◆ **AIM OF THE TASK**: In this data, count the lines in which "family" appears and give only that number.

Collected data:
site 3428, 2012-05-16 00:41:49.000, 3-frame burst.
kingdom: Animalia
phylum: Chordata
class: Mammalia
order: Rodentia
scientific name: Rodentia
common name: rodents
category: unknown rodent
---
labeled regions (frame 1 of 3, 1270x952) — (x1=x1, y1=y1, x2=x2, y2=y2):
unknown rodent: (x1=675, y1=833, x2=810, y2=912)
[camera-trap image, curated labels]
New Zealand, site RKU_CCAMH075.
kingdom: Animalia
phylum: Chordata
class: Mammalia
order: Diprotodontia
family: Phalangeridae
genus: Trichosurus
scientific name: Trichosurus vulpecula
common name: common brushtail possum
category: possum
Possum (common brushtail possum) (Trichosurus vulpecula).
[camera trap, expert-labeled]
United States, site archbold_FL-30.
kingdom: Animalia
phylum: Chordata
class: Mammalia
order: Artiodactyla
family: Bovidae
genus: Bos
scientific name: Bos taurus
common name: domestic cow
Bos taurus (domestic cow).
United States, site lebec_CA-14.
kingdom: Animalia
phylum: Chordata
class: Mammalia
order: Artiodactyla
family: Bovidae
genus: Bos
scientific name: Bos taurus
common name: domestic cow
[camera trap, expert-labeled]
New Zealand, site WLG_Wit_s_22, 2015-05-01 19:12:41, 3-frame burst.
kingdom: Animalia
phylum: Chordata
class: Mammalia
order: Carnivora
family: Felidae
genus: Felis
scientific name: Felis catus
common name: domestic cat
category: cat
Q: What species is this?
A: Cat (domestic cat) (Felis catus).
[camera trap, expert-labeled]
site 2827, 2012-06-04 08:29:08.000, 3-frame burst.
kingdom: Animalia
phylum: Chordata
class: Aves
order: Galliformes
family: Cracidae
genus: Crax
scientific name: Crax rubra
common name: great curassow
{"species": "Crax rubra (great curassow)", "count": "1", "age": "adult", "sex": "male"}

◆ **ANSWER BOX**: 5